He hopes to continue his career in academia. “In this field, you design something then test it. If it doesn’t work the first time – and most of the time that is what happens – I keep working on it until I get satisfactory results. I enjoy the process and that drives me. This high-impact research mostly happens in universities.”
Watch him discuss his work (in less than 90 seconds) here.
Aggrawal wrote a paper titled, “A 40GS/s Track-and-Hold Amplifier with 62dB SFDR3 in 45nm CMOS SOI,” designed an Analog Digital Converter (ADC) chip. “Everything around us is analog,” he explained. “Your voice when you speak is analog. If you are talking on a cellular phone, there is an ADC chip inside the phone to convert your voice to a digital signal. Digital is used because it is easier – you can process data more quickly.” This ADC architecture is particularly impressive because it uses Active Cancellation to mitigate the leakage caused by parasitic capacitance at high frequencies. This mitigation makes the chip faster and more accurate. “He uses a symmetrical design to increase isolation, which in turn increases the performance,” Babakhani, his advisor, added. These chips are in everything and are the future of high-speed electronics,” Aggrawal said. “Phones, computers, airplanes, satellites – everywhere."
Aggrawal’s path to Rice led through his undergraduate university – India Institute of Technology (IIT). As an undergraduate, he was part of a team that successfully built and launched a nano-satellite to space – one that is still operable today.
“Students from Rice came to IIT and we had a lot of interactions. They kept talking about Rice and how good it is,” he said. “But the real deal that drove me here was my advisor (Babakhani).
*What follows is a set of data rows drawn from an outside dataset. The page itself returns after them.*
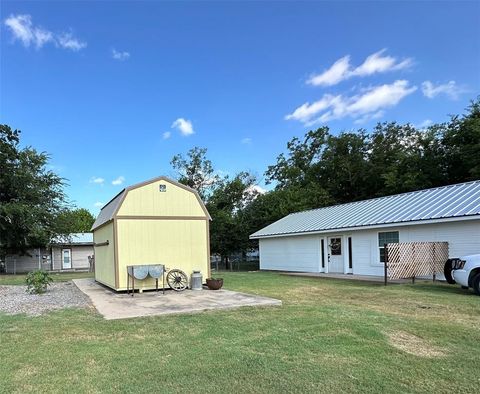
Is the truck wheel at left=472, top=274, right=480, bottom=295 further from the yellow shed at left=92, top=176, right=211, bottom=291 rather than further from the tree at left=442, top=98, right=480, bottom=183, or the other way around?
the tree at left=442, top=98, right=480, bottom=183

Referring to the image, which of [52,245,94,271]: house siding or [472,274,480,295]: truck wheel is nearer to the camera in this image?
[472,274,480,295]: truck wheel

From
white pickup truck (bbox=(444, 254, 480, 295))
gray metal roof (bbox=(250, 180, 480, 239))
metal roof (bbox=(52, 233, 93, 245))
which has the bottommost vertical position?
white pickup truck (bbox=(444, 254, 480, 295))

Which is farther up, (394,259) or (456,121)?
(456,121)

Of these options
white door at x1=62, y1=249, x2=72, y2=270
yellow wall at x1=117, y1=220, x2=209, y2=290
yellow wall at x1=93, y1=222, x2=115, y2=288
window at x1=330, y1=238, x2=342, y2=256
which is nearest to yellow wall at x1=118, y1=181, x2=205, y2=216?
yellow wall at x1=117, y1=220, x2=209, y2=290

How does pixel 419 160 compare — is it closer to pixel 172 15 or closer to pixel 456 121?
pixel 456 121

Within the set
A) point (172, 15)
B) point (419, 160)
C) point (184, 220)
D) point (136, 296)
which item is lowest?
point (136, 296)

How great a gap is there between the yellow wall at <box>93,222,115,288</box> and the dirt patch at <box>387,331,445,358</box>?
31.7 feet

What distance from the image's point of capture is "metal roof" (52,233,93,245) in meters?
31.9

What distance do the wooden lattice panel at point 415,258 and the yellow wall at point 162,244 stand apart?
6.35m

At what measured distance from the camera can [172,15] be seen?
14.1m

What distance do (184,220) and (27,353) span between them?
29.6 ft

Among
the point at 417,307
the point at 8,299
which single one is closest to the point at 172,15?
the point at 8,299

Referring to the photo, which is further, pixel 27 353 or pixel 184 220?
pixel 184 220

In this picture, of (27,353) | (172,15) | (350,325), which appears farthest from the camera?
(172,15)
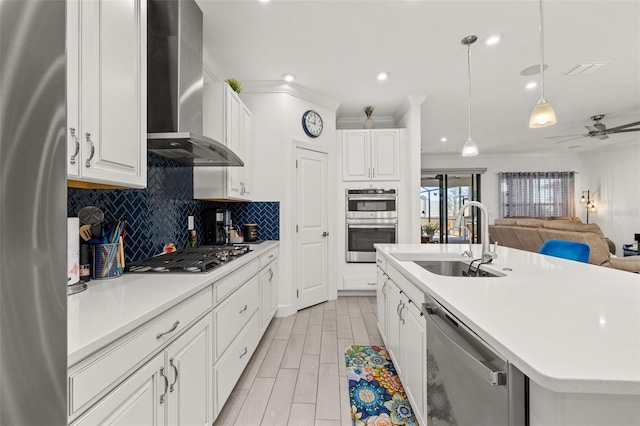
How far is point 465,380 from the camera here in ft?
3.19

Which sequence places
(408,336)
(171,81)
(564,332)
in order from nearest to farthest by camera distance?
(564,332)
(408,336)
(171,81)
I knew under his mentorship I would flourish. And Houston is a very good place to be – I am a big NASA junkie."
“NASA represented hopes and aspirations….that mankind could go beyond Earth. This hope inspired millions of scientists. It’s now time to come up with something, something that can inspire similar hopes and aspirations, and I want to be a part of it.”
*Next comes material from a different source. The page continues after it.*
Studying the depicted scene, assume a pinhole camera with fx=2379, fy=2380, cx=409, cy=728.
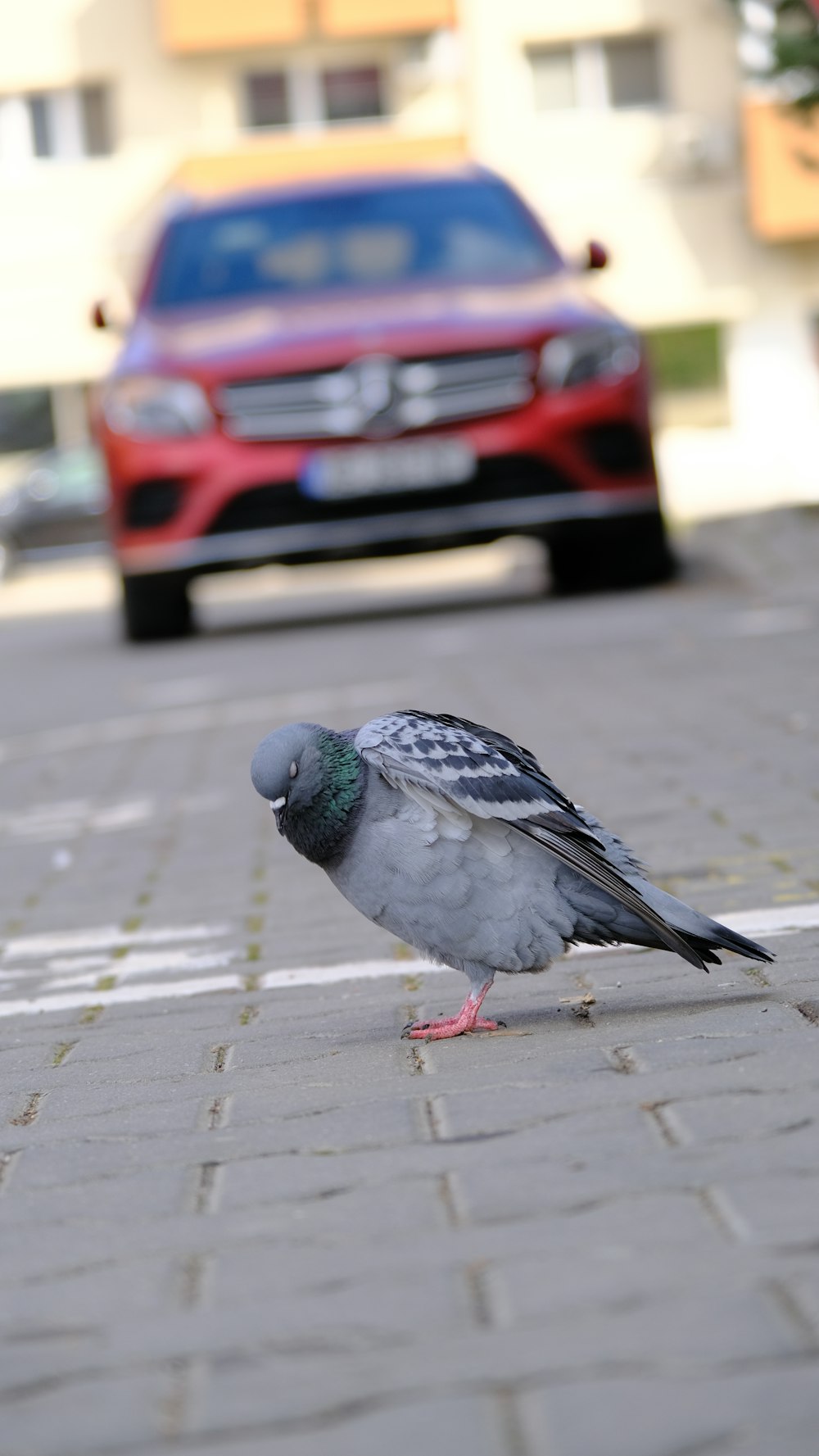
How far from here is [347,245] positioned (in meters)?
12.5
He continued, “I realized my passion early. My father was a Mechanical Engineer and he helped me pursue my dreams. My hobby turned into a passion which turned into a profession, and now it has turned into madness and I cannot live without it. My advice to others thinking about Rice ECE for their education would be – find your own madness. If you find it, you will be happy.”
Along with classmate Babak Jamali, Aggrawal received a scholarship to the competition that covered his travel and housing.